◆ Work instruction A ◆
Please copy down the passage of the Canopy Growth earnings report below, from "Canopy Growth reported" up to and including "of C$722 million.".
◆ Work instruction B ◆
Resume the Canopy Growth earnings report below, starting right after its last sentence.

-- Text passage follows --

Canopy Growth says it is no longer a going concern since it can sell stock for capital raises.
Canopy Growth Corporation (TSX: WEED) (Nasdaq: CGC) announced its financial results for the fiscal year 2025 second quarter ending September 30, 2024. Total revenue fell to C$73.9 million (~$53 million) from last year’s C$82 million for the same period. The company did note that excluding net revenue from businesses divested during the prior fiscal year, net revenue actually increased by 3%.
Canopy Growth reported a net loss of C$128 million, while still a massive number, it was lower than last year’s net loss of C$324 million.
CEO David Klein said, “We delivered a solid second quarter led by strong growth across our Storz & Bickel, Canadian medical, and European cannabis businesses and we are well positioned to accelerate momentum in the second half of our fiscal year. In addition, we remain highly optimistic about the momentum building within Canopy USA as this strategy was uniquely designed to succeed independent of the need for federal legalization.”
Canopy also told investors that it no longer considers itself a going concern. By issuing and selling stock, the company is able to access capital. The company sold 16 million shares which brought in C$138.5 million during the quarter. Canopy has total liabilities of C$722 million.
Breaking down the revenue
Canopy Growth broke down its revenue into four segments: Canadian cannabis, International, Storz & Bickel and Canopy USA.
- Canadian cannabis fell by 8% to C$37 million. The company said that medical cannabis net revenue increased 16% but adult-use cannabis declined 24% in part due to an interruption in the supply of Wana edibles. The company said it will reintroduce Wana edibles and improve the company’s flower quality. Canopy also said it plans to launch new products in the vape and pre-roll categories.

-- Text passage concluded --
-- Data follows --

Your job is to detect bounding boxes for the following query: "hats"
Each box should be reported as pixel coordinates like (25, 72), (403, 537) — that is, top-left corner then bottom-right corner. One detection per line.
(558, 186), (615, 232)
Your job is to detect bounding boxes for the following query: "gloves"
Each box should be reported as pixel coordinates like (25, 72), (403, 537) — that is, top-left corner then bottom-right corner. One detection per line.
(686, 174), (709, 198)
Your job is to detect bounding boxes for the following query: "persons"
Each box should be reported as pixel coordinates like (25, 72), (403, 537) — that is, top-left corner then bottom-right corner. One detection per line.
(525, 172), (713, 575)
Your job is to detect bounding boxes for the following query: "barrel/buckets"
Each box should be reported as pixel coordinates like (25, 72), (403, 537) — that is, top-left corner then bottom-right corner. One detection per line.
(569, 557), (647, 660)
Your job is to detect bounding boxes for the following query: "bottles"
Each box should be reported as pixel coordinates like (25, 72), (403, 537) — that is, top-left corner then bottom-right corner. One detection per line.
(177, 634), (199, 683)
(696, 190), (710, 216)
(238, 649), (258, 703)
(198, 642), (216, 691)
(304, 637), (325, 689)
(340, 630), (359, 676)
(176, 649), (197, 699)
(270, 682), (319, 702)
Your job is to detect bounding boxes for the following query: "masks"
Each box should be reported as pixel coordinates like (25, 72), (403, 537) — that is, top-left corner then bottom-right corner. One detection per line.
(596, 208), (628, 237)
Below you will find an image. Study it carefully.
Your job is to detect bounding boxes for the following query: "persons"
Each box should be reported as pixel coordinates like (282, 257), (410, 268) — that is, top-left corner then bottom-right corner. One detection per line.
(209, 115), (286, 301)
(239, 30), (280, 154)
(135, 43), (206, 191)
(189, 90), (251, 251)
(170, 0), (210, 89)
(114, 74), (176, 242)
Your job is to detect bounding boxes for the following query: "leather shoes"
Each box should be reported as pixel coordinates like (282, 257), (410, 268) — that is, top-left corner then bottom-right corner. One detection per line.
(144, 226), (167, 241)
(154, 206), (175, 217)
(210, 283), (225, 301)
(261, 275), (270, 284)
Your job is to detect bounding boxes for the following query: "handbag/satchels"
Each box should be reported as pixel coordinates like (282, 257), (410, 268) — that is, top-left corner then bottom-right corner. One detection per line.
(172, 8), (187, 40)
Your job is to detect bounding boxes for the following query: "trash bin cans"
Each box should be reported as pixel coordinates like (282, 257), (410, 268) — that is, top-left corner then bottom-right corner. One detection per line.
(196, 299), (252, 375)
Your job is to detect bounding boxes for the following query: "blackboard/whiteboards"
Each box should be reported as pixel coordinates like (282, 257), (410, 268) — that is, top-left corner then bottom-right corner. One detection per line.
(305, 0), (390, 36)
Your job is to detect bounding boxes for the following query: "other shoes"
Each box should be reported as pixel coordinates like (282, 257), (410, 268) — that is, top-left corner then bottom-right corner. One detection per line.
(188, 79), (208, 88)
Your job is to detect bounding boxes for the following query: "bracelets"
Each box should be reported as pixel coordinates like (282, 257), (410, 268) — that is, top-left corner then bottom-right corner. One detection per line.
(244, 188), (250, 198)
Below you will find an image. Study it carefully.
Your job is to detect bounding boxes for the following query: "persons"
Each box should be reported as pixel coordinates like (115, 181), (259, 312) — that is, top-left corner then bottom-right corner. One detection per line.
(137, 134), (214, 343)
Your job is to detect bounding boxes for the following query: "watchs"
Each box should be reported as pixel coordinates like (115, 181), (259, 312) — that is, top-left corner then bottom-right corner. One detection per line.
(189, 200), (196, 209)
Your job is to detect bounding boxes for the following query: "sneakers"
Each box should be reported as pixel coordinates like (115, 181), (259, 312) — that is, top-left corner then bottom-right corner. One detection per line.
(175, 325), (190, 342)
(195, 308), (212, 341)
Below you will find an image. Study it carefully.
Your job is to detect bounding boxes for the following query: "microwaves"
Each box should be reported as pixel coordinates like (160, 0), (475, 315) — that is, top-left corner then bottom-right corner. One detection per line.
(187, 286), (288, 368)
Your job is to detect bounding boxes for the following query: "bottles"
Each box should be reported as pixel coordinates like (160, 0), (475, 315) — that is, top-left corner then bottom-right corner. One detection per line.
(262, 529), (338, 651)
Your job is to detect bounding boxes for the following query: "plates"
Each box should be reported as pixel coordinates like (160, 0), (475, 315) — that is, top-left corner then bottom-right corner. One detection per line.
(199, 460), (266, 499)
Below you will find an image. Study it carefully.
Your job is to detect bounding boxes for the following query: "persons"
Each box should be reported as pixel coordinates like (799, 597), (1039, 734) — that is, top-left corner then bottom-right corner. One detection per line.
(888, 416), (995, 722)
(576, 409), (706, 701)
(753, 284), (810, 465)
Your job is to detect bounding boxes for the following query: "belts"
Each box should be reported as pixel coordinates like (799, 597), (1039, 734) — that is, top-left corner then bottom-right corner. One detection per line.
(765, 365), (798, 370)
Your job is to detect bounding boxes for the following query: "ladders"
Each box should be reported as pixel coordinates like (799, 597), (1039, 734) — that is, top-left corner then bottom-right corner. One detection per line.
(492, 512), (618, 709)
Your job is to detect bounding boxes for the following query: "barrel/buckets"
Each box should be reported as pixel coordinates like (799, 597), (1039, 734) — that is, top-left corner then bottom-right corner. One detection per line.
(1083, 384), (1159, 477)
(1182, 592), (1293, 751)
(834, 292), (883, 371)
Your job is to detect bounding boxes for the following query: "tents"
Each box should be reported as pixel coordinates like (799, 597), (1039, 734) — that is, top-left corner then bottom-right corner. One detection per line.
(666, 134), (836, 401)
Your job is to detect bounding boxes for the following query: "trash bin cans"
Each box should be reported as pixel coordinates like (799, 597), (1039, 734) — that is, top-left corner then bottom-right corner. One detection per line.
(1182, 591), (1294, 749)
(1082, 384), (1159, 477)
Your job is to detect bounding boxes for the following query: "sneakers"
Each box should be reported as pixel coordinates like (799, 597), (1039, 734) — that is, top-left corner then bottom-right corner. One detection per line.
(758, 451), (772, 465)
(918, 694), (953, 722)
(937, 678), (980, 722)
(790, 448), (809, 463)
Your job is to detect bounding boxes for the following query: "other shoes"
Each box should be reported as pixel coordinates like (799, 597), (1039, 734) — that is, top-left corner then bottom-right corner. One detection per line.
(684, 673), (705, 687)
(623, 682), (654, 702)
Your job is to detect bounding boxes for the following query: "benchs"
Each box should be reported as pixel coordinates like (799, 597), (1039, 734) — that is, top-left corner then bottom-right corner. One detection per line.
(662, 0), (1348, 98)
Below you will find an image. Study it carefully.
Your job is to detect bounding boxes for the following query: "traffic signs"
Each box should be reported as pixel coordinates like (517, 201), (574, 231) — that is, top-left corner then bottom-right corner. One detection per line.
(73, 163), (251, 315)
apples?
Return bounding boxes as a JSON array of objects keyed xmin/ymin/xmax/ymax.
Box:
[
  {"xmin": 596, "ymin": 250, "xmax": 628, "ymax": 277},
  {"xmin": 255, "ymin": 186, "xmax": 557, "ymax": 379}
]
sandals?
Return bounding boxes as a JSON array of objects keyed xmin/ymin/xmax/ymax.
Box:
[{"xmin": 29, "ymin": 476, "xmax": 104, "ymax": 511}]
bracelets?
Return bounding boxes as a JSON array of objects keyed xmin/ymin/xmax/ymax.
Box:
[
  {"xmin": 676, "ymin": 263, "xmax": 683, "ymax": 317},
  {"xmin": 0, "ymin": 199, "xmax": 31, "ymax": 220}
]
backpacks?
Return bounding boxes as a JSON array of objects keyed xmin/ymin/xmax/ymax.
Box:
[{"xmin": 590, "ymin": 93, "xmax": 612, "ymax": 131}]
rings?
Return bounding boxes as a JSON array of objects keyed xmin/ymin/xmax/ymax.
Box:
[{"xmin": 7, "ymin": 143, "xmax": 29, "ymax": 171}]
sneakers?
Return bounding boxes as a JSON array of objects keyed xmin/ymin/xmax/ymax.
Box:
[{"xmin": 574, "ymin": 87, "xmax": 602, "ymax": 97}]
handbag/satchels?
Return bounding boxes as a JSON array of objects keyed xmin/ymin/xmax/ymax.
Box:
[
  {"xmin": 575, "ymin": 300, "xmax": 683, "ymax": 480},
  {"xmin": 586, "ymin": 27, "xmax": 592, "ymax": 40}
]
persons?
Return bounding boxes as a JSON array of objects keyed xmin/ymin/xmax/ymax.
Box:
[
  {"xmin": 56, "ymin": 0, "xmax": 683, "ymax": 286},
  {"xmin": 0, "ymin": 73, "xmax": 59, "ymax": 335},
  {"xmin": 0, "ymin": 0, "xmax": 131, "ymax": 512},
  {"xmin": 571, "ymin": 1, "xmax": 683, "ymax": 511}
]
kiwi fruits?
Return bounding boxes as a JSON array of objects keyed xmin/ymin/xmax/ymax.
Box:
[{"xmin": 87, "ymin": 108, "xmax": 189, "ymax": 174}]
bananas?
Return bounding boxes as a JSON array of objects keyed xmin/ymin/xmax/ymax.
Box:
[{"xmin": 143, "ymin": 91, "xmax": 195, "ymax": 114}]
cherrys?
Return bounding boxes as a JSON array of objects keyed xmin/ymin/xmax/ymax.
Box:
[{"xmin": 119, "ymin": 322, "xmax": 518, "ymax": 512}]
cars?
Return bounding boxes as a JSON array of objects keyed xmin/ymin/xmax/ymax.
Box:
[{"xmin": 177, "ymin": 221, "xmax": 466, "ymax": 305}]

-- Data concluded --

◆ Answer space A ◆
Canopy Growth reported a net loss of C$128 million, while still a massive number, it was lower than last year’s net loss of C$324 million.
CEO David Klein said, “We delivered a solid second quarter led by strong growth across our Storz & Bickel, Canadian medical, and European cannabis businesses and we are well positioned to accelerate momentum in the second half of our fiscal year. In addition, we remain highly optimistic about the momentum building within Canopy USA as this strategy was uniquely designed to succeed independent of the need for federal legalization.”
Canopy also told investors that it no longer considers itself a going concern. By issuing and selling stock, the company is able to access capital. The company sold 16 million shares which brought in C$138.5 million during the quarter. Canopy has total liabilities of C$722 million.

◆ Answer space B ◆
- International market revenue increased by 12% to C$10 million. Canopy attributed the increase to a shift in sales mix to higher-margin Poland and a lower overall cost structure. Looking ahead the company said it has signed with multiple EU-based cultivators are expected to increase the supply of cannabis flower in EU medical cannabis markets
- Storz & Bickel was the winner for the company as sales increased by 32% to C$16 million. The results were as a result of strong growth in Germany following regulatory reform, plus a significant improvement in U.S. sales and the sell-through of the remaining inventory of the Mighty device that is being phased out. The company said that ongoing demand in Germany is expected to drive continued growth in the German and the broader European market.
- Canopy USA completed the acquisition of Wana Brands and launched its hemp-derived THC and CBD products online. The acquisition of Acreage Holdings, Inc. remains on track to close no later than the first half of the calendar year 2025.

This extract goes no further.